Наверно увезли на перевязку. Сразу начался шум, гам. Прямо, как стайка сорок. Это свойственно израильтянам. Ну не умеют они просто молча посидеть и подождать. Шило в попе заставило их бегать по другим палатам. На шум прибежал врач и приказом прогнал из отделения нарушителей порядка. Как девчонки не просились, но суровый хозяин больничных коек не оставил их. Пришлось «лисам пустыни» уйти ни с чем.

Меня в коридоре увидела медсестра, та, что прогнала в прошлый раз. Она с улыбкой глянула на цветы и кивнула головой, позволив остаться. В отделение вернулась тишина. Вскоре приехала каталка с раненой. Смотрю, она спит. Устала, милая бедолага. Положил рядом с рукой цветы. Аромат или просто прикосновение разбудили её. Пальцы коснулись бутонов тюльпанов. Она почувствовала нежность лепестков и улыбнулась. Я улыбнулся в ответ.

– Вам надо идти.

– Конечно. Доктор, а можно я завтра приду к ангелу?

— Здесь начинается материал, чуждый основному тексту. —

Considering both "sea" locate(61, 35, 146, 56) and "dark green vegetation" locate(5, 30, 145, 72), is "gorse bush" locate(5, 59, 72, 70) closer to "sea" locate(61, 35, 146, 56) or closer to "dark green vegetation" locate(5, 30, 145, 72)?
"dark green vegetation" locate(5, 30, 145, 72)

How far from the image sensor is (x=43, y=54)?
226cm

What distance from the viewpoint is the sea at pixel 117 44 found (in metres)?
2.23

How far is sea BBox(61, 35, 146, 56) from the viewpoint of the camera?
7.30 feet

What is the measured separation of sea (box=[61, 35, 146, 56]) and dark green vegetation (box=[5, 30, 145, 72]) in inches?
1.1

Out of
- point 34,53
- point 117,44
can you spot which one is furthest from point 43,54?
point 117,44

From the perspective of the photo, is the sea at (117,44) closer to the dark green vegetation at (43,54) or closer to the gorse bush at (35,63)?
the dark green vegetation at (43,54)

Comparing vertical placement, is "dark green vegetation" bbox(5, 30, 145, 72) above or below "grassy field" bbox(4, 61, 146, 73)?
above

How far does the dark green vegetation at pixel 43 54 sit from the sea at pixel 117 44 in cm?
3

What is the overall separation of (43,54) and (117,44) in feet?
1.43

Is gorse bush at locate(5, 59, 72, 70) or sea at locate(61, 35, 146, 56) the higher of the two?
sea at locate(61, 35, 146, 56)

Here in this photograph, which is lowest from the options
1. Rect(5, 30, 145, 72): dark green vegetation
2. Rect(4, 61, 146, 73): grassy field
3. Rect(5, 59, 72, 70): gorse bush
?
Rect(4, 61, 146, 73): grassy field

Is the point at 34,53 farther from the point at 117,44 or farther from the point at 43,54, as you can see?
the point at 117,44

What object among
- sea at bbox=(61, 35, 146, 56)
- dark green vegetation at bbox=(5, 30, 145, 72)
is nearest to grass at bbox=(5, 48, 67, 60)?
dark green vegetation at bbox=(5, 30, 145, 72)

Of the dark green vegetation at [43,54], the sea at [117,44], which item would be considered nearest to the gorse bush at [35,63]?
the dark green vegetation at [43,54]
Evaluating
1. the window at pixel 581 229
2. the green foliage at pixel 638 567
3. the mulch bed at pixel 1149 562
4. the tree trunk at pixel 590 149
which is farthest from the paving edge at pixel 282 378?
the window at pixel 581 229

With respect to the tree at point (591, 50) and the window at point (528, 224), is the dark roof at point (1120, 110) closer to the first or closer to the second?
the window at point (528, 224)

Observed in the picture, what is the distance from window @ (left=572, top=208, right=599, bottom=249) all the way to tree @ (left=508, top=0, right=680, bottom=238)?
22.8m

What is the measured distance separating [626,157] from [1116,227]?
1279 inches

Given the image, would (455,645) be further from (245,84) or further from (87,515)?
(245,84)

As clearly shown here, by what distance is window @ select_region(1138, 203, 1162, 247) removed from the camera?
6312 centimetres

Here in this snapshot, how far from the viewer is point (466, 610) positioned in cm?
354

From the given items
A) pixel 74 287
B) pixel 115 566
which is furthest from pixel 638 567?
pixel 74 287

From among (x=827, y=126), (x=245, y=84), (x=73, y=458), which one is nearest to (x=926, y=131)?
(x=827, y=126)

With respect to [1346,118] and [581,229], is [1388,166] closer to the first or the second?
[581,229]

– Ну, ангелом ей рано становится, а вот к Наташе разрешаю. Но только не с пустыми руками. Пусть не чувствует себя в одиночестве. Так она быстрее выздоровеет.

– Хорошо.

Я помахал на прощание рукой. Счастливый человечек закрыл глаза и стал частью спящей палаты.

Я сел в лифт. На этаж выше лежал мой Фанта. Зашёл в палату, а там спокойствием и не пахнет. Детей такое количество, что можно собрать футбольную команду, причём вместе со скамейкой запасных.

– Слушай, а ты кроме детей что-то ещё делать умеешь?

– Умею воевать и защищать их. Пусть растут в счастье.

– Вот, тут тебе от нас.

И передал ему собранный мужиками кулёк. Смотрю на своего следопыта, и ловлю себя на мысли, что позабыл отдать тетрадь.

Это был повод вновь увидеть Наташу. На моём лице появилась улыбка.

– Ну, ты выздоравливай, дружище. Смотрю, я тут лишний.

Разведённые в стороны руки были доказательством тому, что я прав. Пожал ладонь, но не крепко, чтобы не причинить боль. Рана не смертельная, это хорошо. Махнул рукой:

– Мы ждём тебя в строю. Выздоравливай.

И тут, неожиданно услышал на русском языке:

– Спасибо что пришёл.

– Не за что, Фанта.

Ответ заглушил детский смех. В его целительных волнах я вышел из палаты и поспешил к моей раненой.

Цветы уже стояли в банке с водой, а гипс был весь усеян росписями. Значит, девчонки всё-таки прорвались к подружке. Яркие надписи «Выздоравливай, мы тебя любим» сделали холодный гипс более тёплым. Я положил тетрадь возле тюльпанов, и тут доктор, которому всё это надоело, указал на дверь.

– Завтра, молодой человек. Всё завтра.

– Я тоже пишу сказки.

– Ну и что?

– Да так, ничего, – ответил и вышел из палаты.

Не война поможет нам решить проблемы, а сказки, которые делают детей добрее. Они вырастут и напишут свои сказки, а в них не будет места для войны. Завтра я вновь приду к тебе, Наташа, и может, мы с тобой напишем нашу сказку. Я закончу старую тетрадь словами «жил был человек, который стал солдатом» и, открыв новую тетрадь, не буду больше писать о страданиях. Ведь здорово, прожив весь этот путь, поставить наконец точку.